What is a capital gain?
This is the positive difference for an owner between the purchase price of an asset such as shares, land, a cottage or a rental property, and the resale price. For example, for an income property purchased for $300 000 and resold for $700 000, the difference is positive, for a capital gain of $400 000. When the difference is negative, it’s called a capital loss.
How much tax is payable on a capital gain?
For our example of a rental property resold with a capital gain of $400 000, is the entire amount taxable? No, only 50%, and only after certain allowable deductions have been taken. These deductions include all fees paid for the purchase of the property : commission to the real estate broker, welcome tax, building inspection fees and legal fees related to the transfer of ownership. Other deductions allowed : costs of work to increase the value of the building. Amounts paid for normal maintenance, such as replacing worn tiles or leaky faucets, are not eligible. Renovations must result in an improvement to the property, such as adding a garage or extending a balcony into a terrace.
Do you own an income property and want to increase its value? Find out how by reading Income properties: how to increase their value and reduce operating costs.
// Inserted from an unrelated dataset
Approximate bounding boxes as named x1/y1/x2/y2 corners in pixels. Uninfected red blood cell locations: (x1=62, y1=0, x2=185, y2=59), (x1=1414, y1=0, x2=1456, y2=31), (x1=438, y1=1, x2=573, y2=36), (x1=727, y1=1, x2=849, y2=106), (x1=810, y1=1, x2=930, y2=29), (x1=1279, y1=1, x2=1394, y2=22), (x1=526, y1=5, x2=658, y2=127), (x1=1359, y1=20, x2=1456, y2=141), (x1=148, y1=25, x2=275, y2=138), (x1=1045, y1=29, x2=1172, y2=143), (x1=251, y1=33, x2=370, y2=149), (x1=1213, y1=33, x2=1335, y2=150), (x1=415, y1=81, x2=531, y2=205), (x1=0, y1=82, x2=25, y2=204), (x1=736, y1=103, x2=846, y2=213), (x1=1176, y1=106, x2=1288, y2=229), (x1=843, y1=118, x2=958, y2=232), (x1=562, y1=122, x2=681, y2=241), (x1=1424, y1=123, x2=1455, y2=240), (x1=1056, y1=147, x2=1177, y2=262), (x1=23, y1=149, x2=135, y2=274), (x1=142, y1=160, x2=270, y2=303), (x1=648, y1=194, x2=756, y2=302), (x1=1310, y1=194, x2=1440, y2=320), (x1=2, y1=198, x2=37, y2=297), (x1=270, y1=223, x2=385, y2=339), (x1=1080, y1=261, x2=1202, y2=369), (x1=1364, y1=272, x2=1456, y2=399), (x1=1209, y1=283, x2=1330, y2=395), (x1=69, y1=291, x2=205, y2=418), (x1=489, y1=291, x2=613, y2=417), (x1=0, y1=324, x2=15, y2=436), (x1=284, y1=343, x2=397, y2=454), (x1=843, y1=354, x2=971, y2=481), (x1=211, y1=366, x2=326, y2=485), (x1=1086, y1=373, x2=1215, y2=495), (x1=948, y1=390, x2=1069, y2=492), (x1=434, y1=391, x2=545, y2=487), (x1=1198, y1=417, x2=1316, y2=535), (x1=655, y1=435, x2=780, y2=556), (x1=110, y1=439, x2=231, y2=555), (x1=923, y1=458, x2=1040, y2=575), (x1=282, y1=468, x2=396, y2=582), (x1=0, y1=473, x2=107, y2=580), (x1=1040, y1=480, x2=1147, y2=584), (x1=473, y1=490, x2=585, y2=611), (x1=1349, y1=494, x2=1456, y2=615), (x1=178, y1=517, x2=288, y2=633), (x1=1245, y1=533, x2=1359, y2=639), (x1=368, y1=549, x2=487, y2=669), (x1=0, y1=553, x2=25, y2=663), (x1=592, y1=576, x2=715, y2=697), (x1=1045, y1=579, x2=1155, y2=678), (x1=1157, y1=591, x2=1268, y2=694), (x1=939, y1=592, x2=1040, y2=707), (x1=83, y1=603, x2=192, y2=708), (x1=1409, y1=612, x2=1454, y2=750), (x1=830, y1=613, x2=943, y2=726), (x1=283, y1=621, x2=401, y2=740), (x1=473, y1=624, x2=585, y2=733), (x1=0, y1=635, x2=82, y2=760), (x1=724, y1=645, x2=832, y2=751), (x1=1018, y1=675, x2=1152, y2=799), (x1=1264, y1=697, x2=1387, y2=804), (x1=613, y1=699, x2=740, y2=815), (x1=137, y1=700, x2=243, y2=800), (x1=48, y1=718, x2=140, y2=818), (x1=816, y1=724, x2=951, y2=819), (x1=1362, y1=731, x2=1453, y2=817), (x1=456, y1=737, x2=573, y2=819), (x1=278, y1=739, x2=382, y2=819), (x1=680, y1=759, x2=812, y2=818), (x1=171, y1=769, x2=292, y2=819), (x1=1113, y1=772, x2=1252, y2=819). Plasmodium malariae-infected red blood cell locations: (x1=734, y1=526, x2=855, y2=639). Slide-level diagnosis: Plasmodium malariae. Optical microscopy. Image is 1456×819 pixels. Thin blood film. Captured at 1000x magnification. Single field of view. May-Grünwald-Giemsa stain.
In our example, if we assume $20 000 in eligible renovation costs and $15 000 in commission to the real estate broker, these two amounts must be subtracted from the $400 000 in realized gains, for a net capital gain of $365 000. Of this amount, 50%, or $182 500, will be taxable, according to the tax rate that applies to the seller’s income for the tax year in which the resale transaction takes place. There is another possible deduction : if one of the dwellings in the income property was the seller’s principal residence, the seller does not have to pay tax on the capital gain for that part of the building he occupied.
To defer payment of tax : balance of sale price
A balance of sale is equivalent to the seller lending money to the new buyer of the rental property, with interest payable by the buyer to the seller. Such a loan, which must be secured by a mortgage and notarized, generally covers the down payment. The buyer must make arrangements with a bank or financial institution for the remainder of the financing. This can be a win-win situation for both parties. A buyer who hasn’t been able to come up with a sufficient down payment has the opportunity to purchase the property. As for the seller, he then has the right to defer taxation of his capital gain for up to 5 years, in addition to collecting interest from the buyer.
Don’t forget the traditional ways of saving taxes
The tax burden of a capital gain can, of course, be alleviated by making larger-than-usual investments in RRSP or TFSA accounts, which will shelter these amounts from tax. The seller of the rental property will be able to increase his investments even more if he has the money he earned from the sale of the property at his disposal. Finally, whenever possible, it’s important to choose the best year from a tax point of view to sell the property. And this best year is always the one in which your income will be as low as possible. This is often the case for owners who want to sell their real estate assets and wait until retirement to do so. When capital gains are added to a low income, the tax rate for these people drops, so they have less tax to pay. However, there are other years when income can be lowered, such as during a prolonged illness, a long vacation or a sabbatical.